**RECORDS FOR THIS TASK**:
+ + + + +
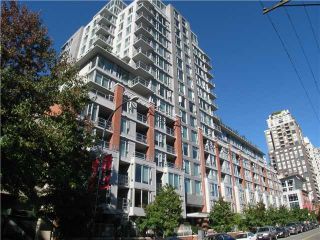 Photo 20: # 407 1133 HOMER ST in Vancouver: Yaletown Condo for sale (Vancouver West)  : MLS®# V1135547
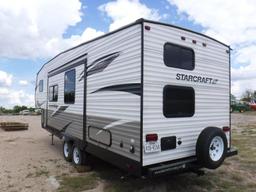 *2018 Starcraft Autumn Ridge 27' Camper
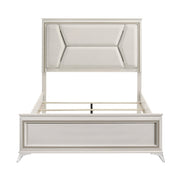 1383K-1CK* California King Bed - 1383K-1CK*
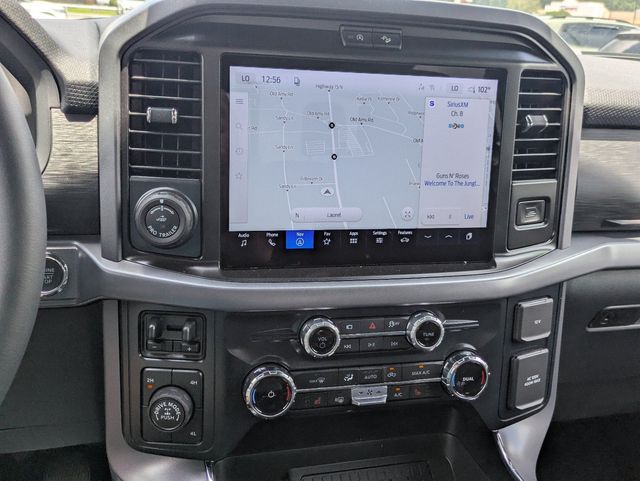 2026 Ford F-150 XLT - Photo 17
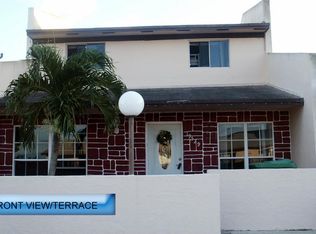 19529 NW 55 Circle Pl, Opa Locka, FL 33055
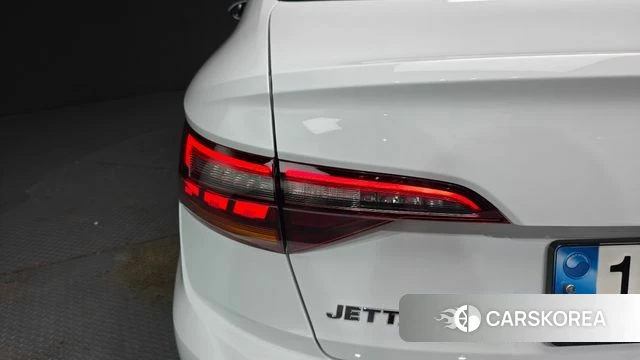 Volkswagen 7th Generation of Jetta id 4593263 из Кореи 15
+ + + + +
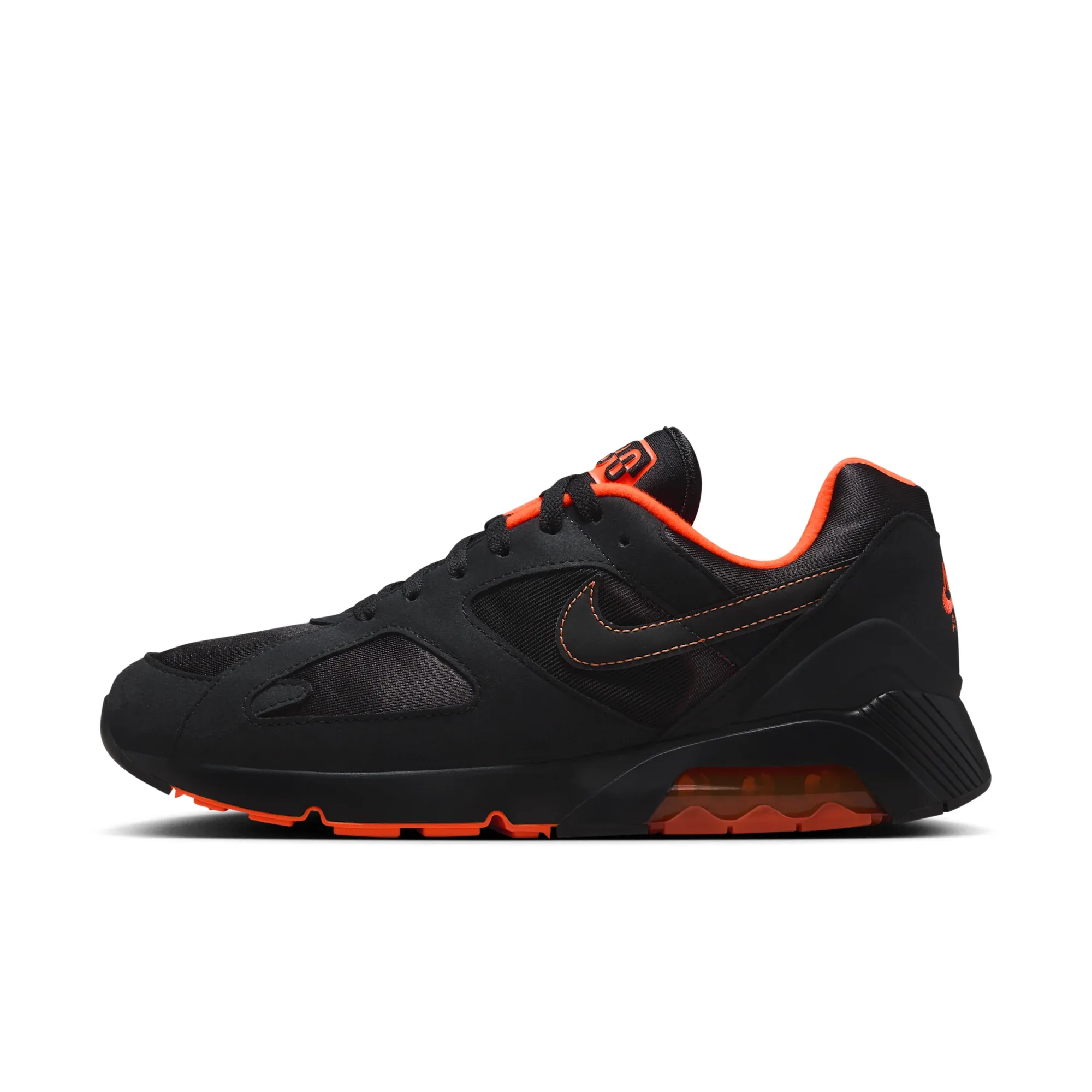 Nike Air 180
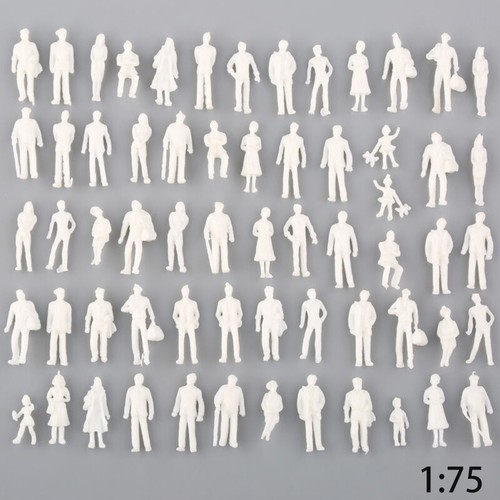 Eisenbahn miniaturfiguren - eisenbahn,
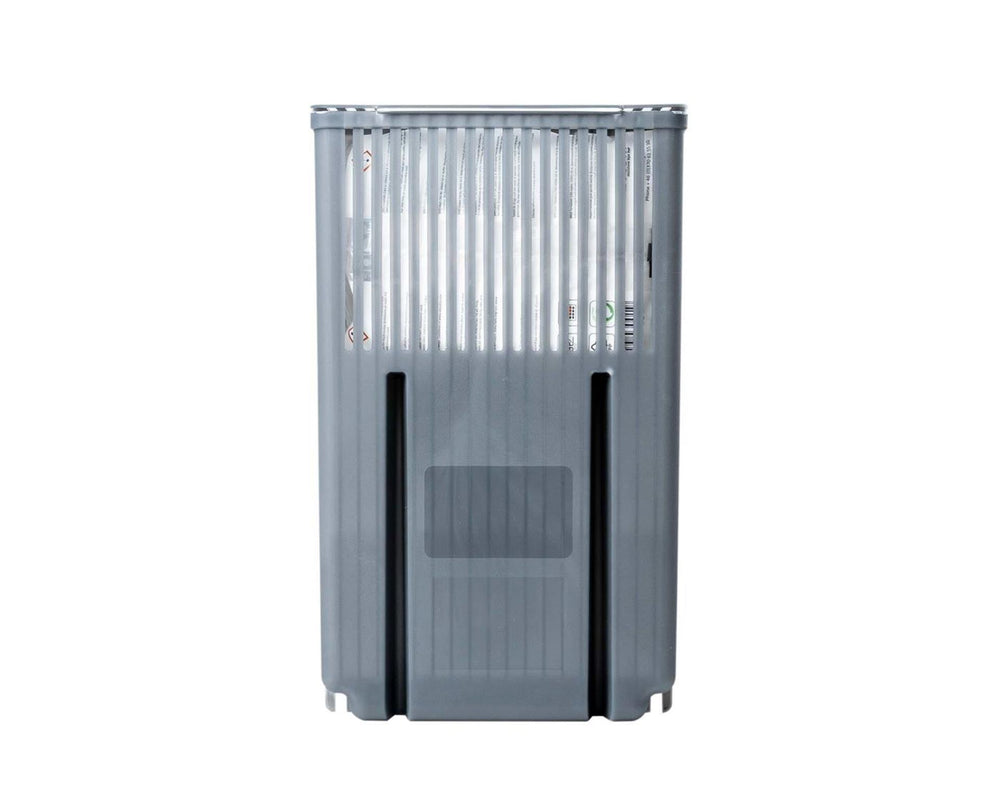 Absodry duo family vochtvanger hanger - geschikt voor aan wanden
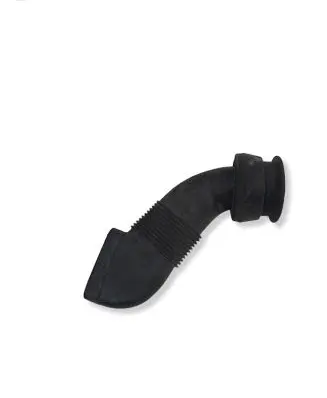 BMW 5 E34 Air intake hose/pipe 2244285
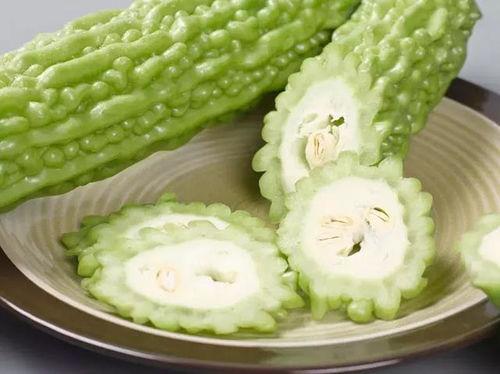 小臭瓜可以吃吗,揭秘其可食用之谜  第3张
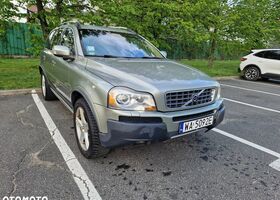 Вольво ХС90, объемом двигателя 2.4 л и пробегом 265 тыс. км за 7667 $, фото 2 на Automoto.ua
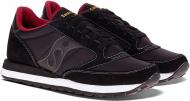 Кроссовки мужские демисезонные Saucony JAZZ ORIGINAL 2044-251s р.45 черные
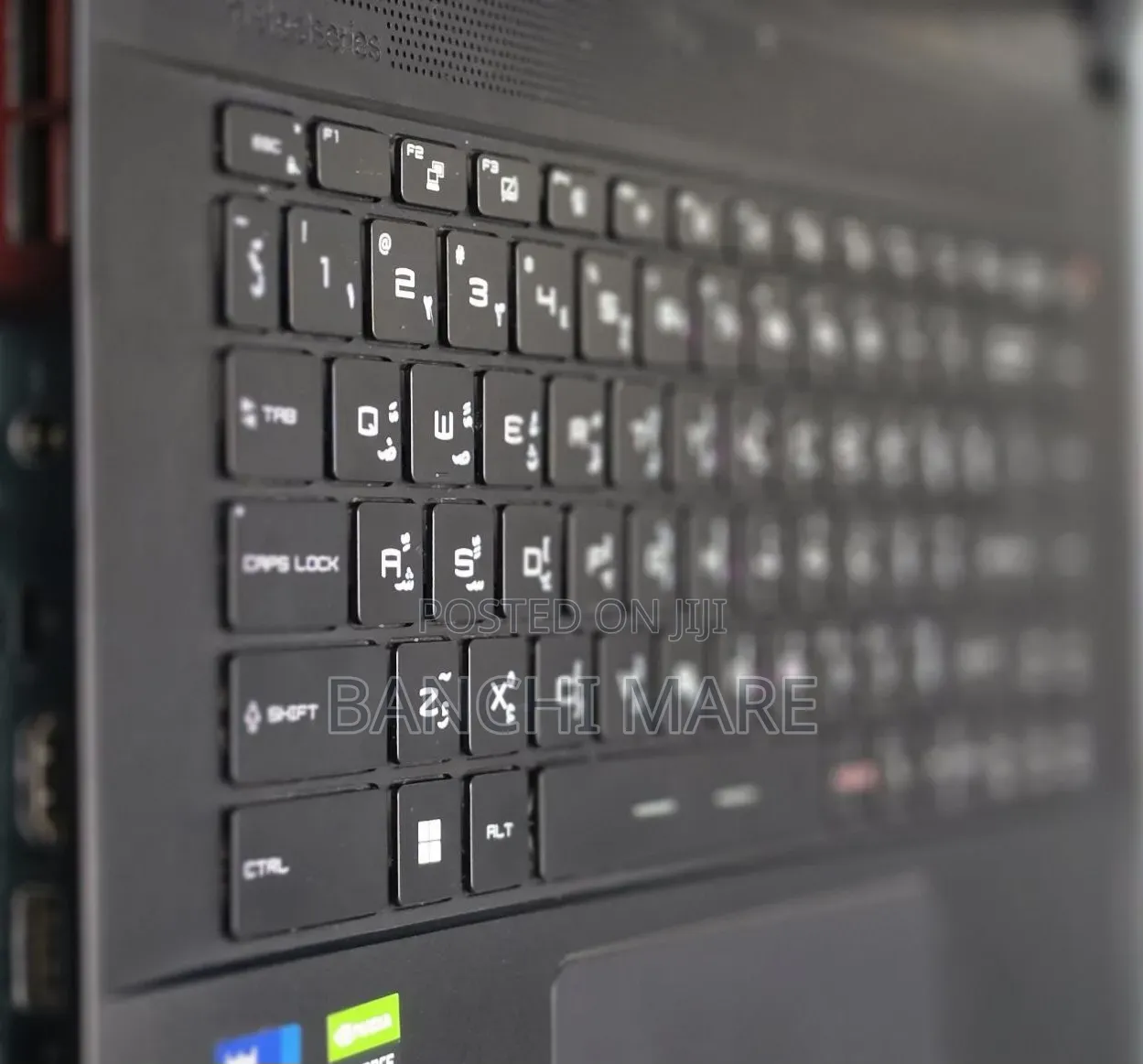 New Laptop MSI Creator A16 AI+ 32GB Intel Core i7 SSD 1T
+ + + + +
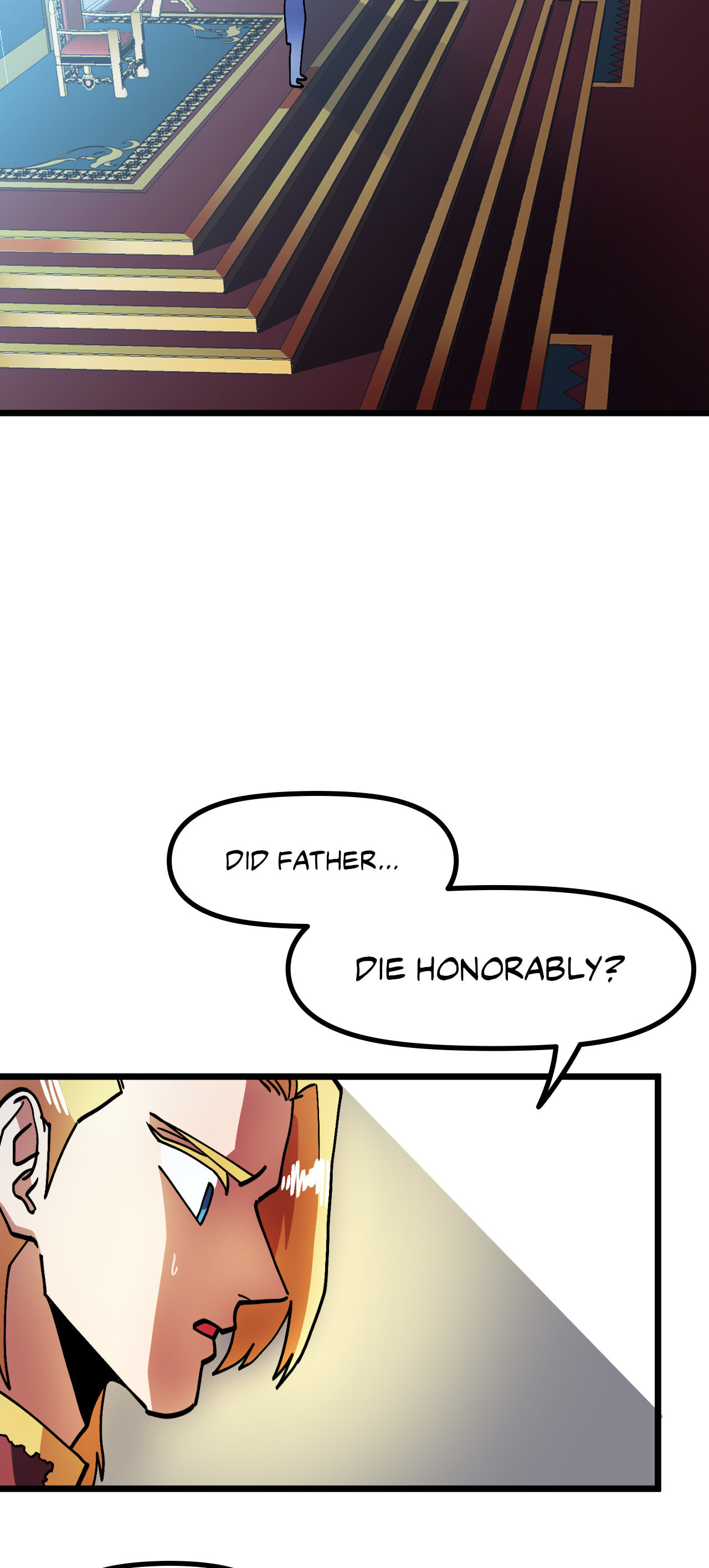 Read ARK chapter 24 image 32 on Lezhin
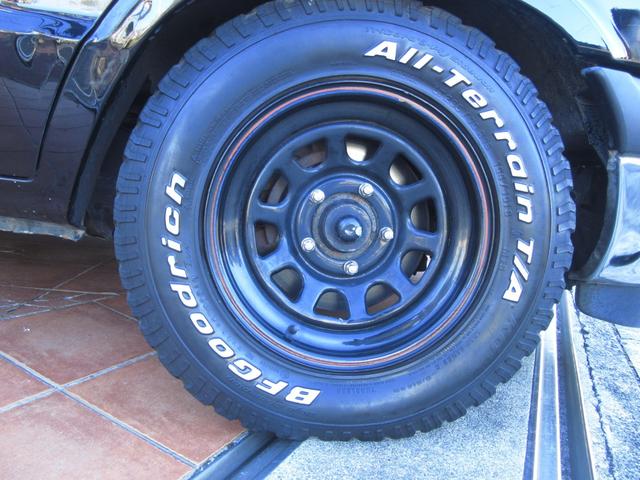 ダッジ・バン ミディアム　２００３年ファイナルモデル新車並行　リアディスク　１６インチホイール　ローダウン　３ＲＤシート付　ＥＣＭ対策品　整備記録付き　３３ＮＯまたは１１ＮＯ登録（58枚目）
+ + + + +
**TASK GOAL**: Working from the entries above, please transcribe only the lines from the line with "BMW 5 E34 Air intake hose/pipe 2244285" through the line with "New Laptop MSI", exactly, with both end lines and without pictures.

**WRITTEN RESPONSE**:
 BMW 5 E34 Air intake hose/pipe 2244285
 小臭瓜可以吃吗,揭秘其可食用之谜  第3张
 Вольво ХС90, объемом двигателя 2.4 л и пробегом 265 тыс. км за 7667 $, фото 2 на Automoto.ua
 Кроссовки мужские демисезонные Saucony JAZZ ORIGINAL 2044-251s р.45 черные
 New Laptop MSI Creator A16 AI+ 32GB Intel Core i7 SSD 1T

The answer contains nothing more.